__Set problem 1__. Name each day of the week that the blog excerpt below mentions.
— start Excerpt to read —
The Big Sky country of Montana is home sweet home!

Wednesday, October 29, 2014


One of my most favorite things about being here...these gorgeous trees!

Monday, October 27, 2014


I did my second session with young adults this past Saturday morning at the workshops for D-vine Solutions, and will conclude with the final modules this coming Saturday morning.  A good group, and although the presentation venue is not ideal, I think they are learning (and hopefully retaining) new and important concepts to use once they begin earning money.

On Sunday I went to church, then up to Rosebank Mall to pick up a few more items for one of my recent visitors, then walked home.  The Scout leaders who were kind enough to take me to the raft building competition last March came to my (socialization) rescue again.  They picked me up and we went to the Joburg Theater to see Johnny Clegg and his band perform.  It was a wonderful concert and experience.  His is quite a remarkable story; if interested, you can google his name to learn more of his unusual background which includes teaching at a local university. A bit of a renegade kid, he was singing Zulu and playing music with blacks during Apartheid, which of course caused him to be banned from playing in South Africa. Some in the band have been together nearly 30 years.

This week I'll be going with my counterpart to Soweto to teach a group there as well, but a larger age range of attendees.  Soweto is an acronym for SouthWest Townships...and was for years associated with extreme poverty and crime, but is now a city unto itself (over a million people) with nice brick homes (as my counterpart's mother lives in) as well as areas with tin shacks.  It is still a distressed area, but I feel safe with her.
— end Excerpt to read —
__Set problem 2__. Return every line of the records below that contains the word "solar".
— start Dataset —
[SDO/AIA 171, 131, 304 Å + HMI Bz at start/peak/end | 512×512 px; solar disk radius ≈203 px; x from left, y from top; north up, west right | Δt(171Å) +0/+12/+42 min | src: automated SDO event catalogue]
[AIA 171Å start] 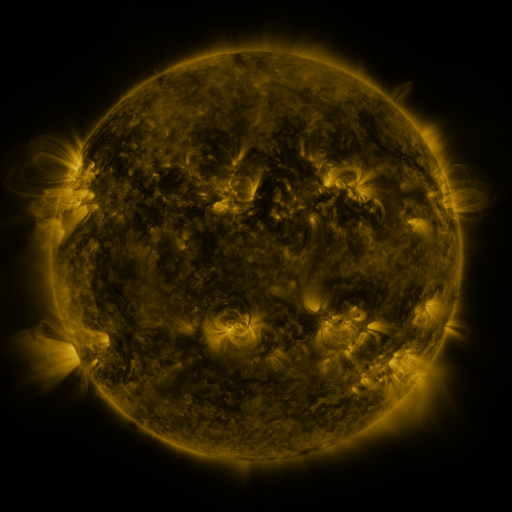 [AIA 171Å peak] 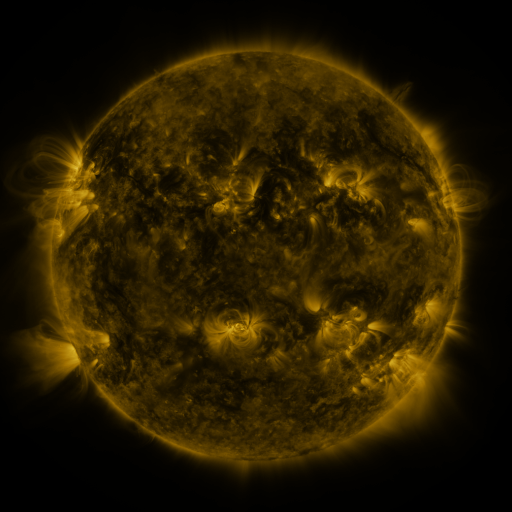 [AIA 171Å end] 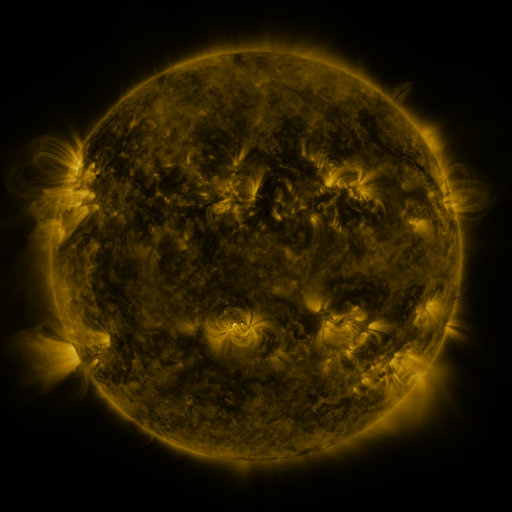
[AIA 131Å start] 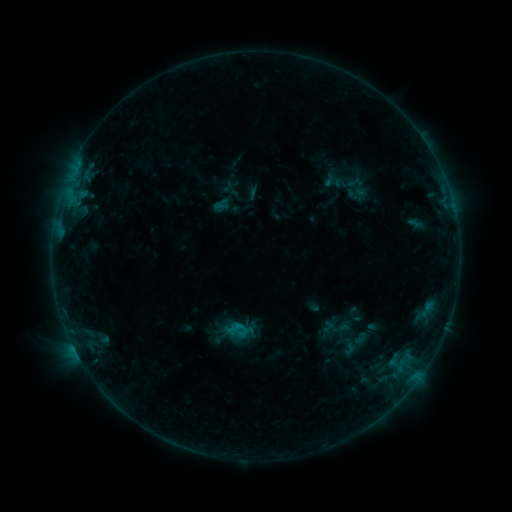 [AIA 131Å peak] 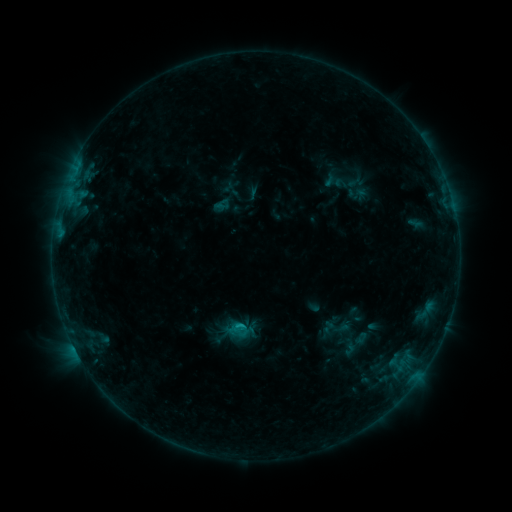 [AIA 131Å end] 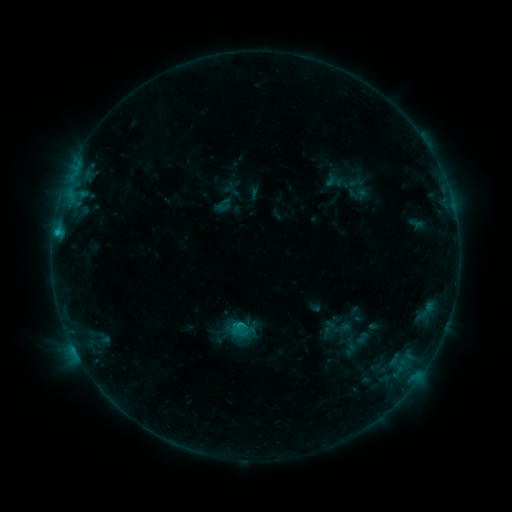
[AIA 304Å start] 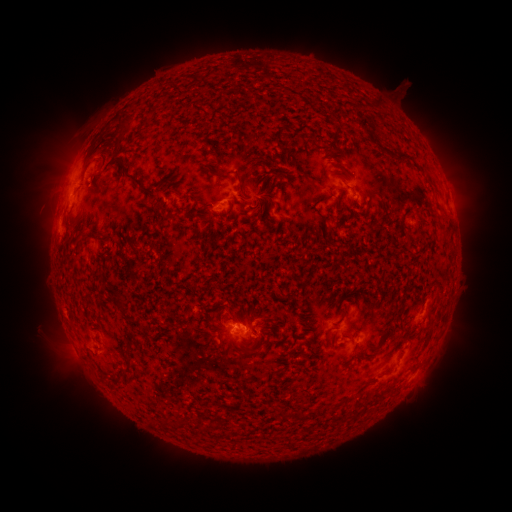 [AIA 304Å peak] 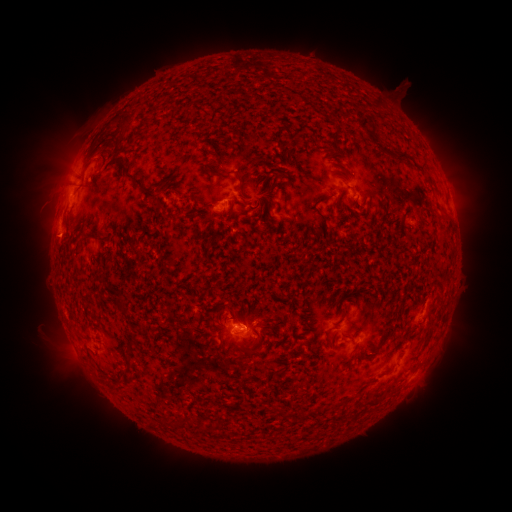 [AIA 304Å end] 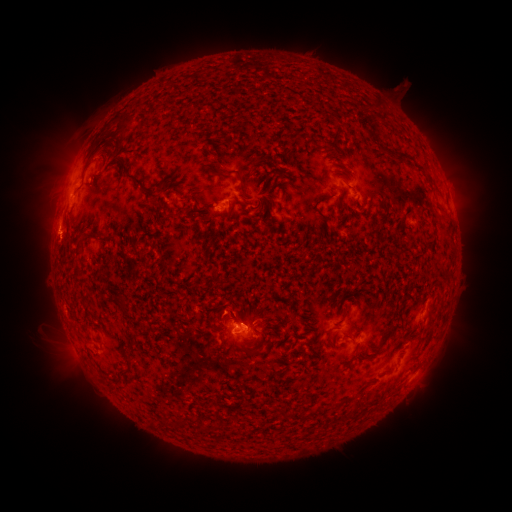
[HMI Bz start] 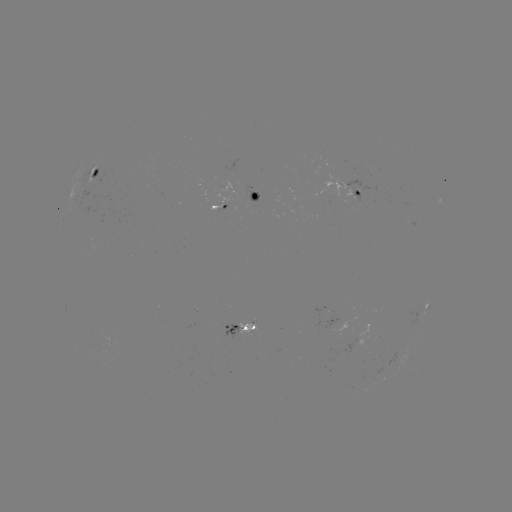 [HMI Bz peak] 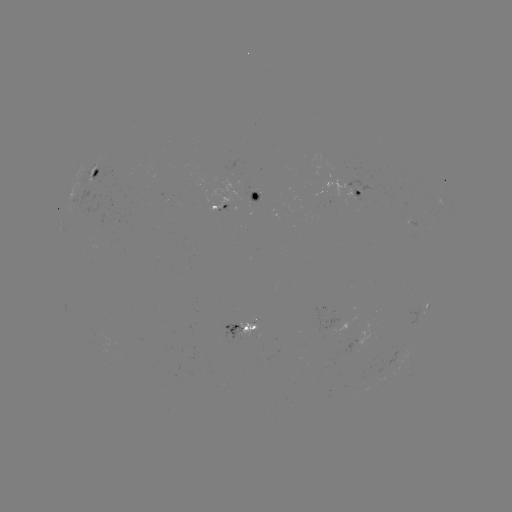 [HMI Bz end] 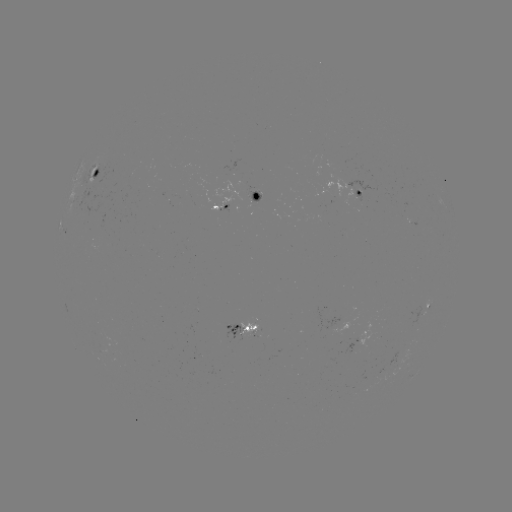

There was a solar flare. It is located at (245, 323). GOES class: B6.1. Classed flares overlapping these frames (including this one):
— end Dataset —
__Response 1__. Wednesday, Monday, Saturday, Sunday

__Response 2__.
[SDO/AIA 171, 131, 304 Å + HMI Bz at start/peak/end | 512×512 px; solar disk radius ≈203 px; x from left, y from top; north up, west right | Δt(171Å) +0/+12/+42 min | src: automated SDO event catalogue]
There was a solar flare. It is located at (245, 323). GOES class: B6.1. Classed flares overlapping these frames (including this one):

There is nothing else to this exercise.